Copy each of the records below word for word, but leave the pictures out of your copy.
─── Records provided
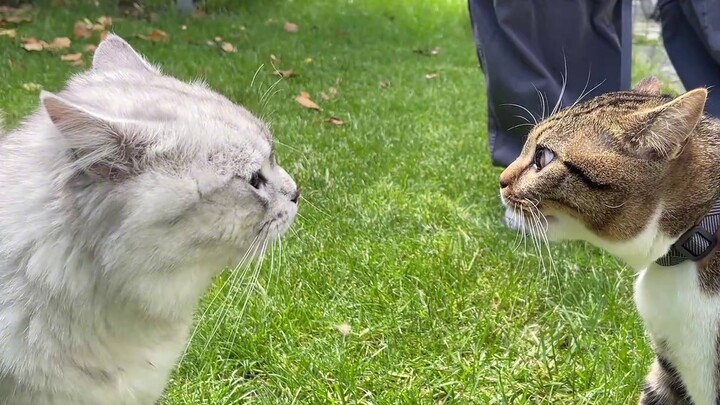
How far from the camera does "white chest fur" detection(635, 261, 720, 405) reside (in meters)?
1.44

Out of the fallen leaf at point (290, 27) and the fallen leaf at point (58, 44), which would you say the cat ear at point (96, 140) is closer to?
the fallen leaf at point (58, 44)

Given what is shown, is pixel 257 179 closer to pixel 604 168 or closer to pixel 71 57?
pixel 604 168

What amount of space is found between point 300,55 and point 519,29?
11.7ft

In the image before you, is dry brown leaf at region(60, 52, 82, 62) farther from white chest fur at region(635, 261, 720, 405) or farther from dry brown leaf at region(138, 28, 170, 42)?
white chest fur at region(635, 261, 720, 405)

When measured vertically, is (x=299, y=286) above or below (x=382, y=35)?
above

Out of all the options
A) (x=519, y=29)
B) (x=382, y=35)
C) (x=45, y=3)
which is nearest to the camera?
(x=519, y=29)

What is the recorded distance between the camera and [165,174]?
124 cm

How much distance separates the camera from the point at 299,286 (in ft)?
7.23

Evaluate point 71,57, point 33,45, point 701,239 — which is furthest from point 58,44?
point 701,239

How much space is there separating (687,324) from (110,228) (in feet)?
3.97

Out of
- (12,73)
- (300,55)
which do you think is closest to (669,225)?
(12,73)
──────
__Answer to the problem__
How far from the camera does "white chest fur" detection(635, 261, 720, 405) reside (in meters)?
1.44

Out of the fallen leaf at point (290, 27) and the fallen leaf at point (58, 44), which would you say the cat ear at point (96, 140) is closer to?
the fallen leaf at point (58, 44)

Given what is shown, is pixel 257 179 closer to pixel 604 168 or closer to pixel 71 57?
pixel 604 168

What amount of space is found between point 300,55 and point 519,29?
11.7ft

In the image before you, is dry brown leaf at region(60, 52, 82, 62) farther from white chest fur at region(635, 261, 720, 405) or farther from dry brown leaf at region(138, 28, 170, 42)?
white chest fur at region(635, 261, 720, 405)

When measured vertically, is (x=299, y=286) above or below (x=382, y=35)?
above

Out of all the options
A) (x=519, y=29)
B) (x=382, y=35)
C) (x=45, y=3)
which is nearest to the camera?
(x=519, y=29)

What is the recorded distance between the camera and [165,174]?
124 cm

How much distance separates the camera from the point at 299,286 (in ft)?
7.23

Evaluate point 71,57, point 33,45, point 701,239 — which is furthest from point 58,44?
point 701,239

How much space is there separating (687,324) from (110,228) (in feet)?
3.97

Out of
- (12,73)
- (300,55)
which do you think is closest to (669,225)?
(12,73)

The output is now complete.